◆ Task statement ◆
In the travel log below, condense the paragraph that begins "The weather in Zihuatanejo is hot" into a short bulleted list that keeps its main facts.

◆ Source document ◆
In the morning we wanted to get an early start, because Randy talked to a couple of other RVers that we heading in the same direction and since we did not have any reservations, we wanted to beat them to any open spots. Randy and Martha have their spot reserved already since last year. They gave up their want to eat breakfast to hit the road early. They said they can have it next year when we told them we were sorry they missed the breakfast. They usually spend six to seven months in Mexico. We headed out at 8:00 for an easy drive to Zihuatanejo.

One RVer beat us by one half hour and got the last spot. We boondocked for two nights until February 3rd. It is a tiring morning trying to lobby for a spot. Maria, the Receptionist at Real De Palma Hotel & RV Park, speaks very little English. The man whose space I am going to take confirms that he is leaving on February 3rd, but Maria insists that the man is not leaving until February 15th according to her register book. So, I have to bring the man to confirm with her he is taking off in two days. Phew!!! It is interesting that Maria has no problem giving us a password for Wi-Fi even though we are not officially guests at the RV park. So, we hang out at the hotel swimming pool and hotel lobby to use free Internet. Cool! Randy teases us that we look like we belong on this property already.

We go to have lunch at Tamales Any Restaurant, as suggested by Maria. It is Thursday, the traditional Pozole day. All four of us have pork or chicken green Pozole. The restaurant serves white and green soup. Green soup is made from Mole pork or chicken broth. Here's what is in Pozole: hominy, pork/chicken, broth, onion, radish, avocado, lemon, jalapeņo, fresh cheese, pork rind. Yummo! It has an excellent authentic taste.

Sim and I go back to dine at Any Restaurant again the same day. We want to experience the Fiesta night. It is performed only on Thursday night from February to March. We order grilled meat patter; chicken, pork, and beef. Pork and chicken are good, but we don't like beef much. It tastes like it is aged for sometime. I think it is called cencina.

The local dancers were great and performed dances from 5 of the Mexican states including the Old Man dance from Michoacan. Sim's favorite is the dance from Jalisco.

This week is Sail Fest 2007 in Zihuatanejo. The local sailors and visiting sailors get together to raise money for the poorer school children in the area. This year they raised over $80K, which is enough to finish building a new school for the poorest of the indigenous tribe kids living in the mountains surrounding Zihuatanejo and Ixtapa.

The weather in Zihuatanejo is hot. For the first time we are running the AC in the hottest part of the day. It has been in the mid 90s every day so far. At night we get the air moving through the bedroom by closing all the other windows except for the bedroom and then close off the door to the front of the coach and put the up front exhaust fan on high. This draws the cool evening air in through the bedroom and out the top of the coach. This works great at night.

◆ Record set ◆
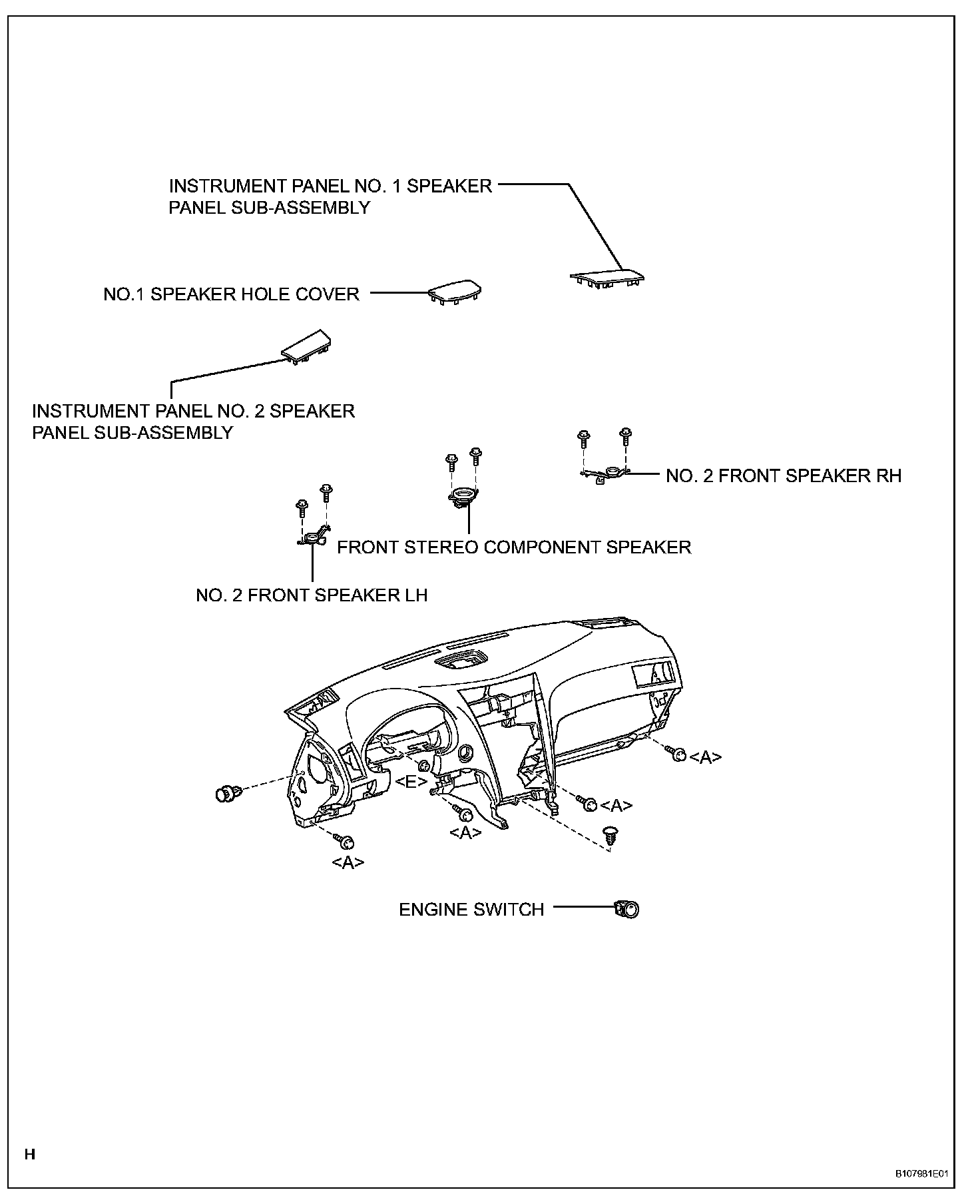 INSTRUMENT PANEL NO. 1 SPEAKER PANEL SUB-ASSEMBLY

NO.1 SPEAKER HOLE COVER

INSTRUMENT PANEL NO. 2 SPEAKER PANEL SUB-ASSEMBLY

NO. 2 FRONT SPEAKER RH

FRONT STEREO COMPONENT SPEAKER

NO. 2 FRONT SPEAKER LH

<A>

<E>

<A>

<A>

<A>

ENGINE SWITCH

H

B107981E01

◆ Your solution ◆
- Zihuatanejo is hot, in the mid 90s every day so far.
- For the first time, the AC runs during the hottest part of the day.
- At night, every window is closed except the bedroom's, the door to the front of the coach is shut, and the front exhaust fan runs on high.
- This pulls cool evening air in through the bedroom and out the top of the coach, which works great at night.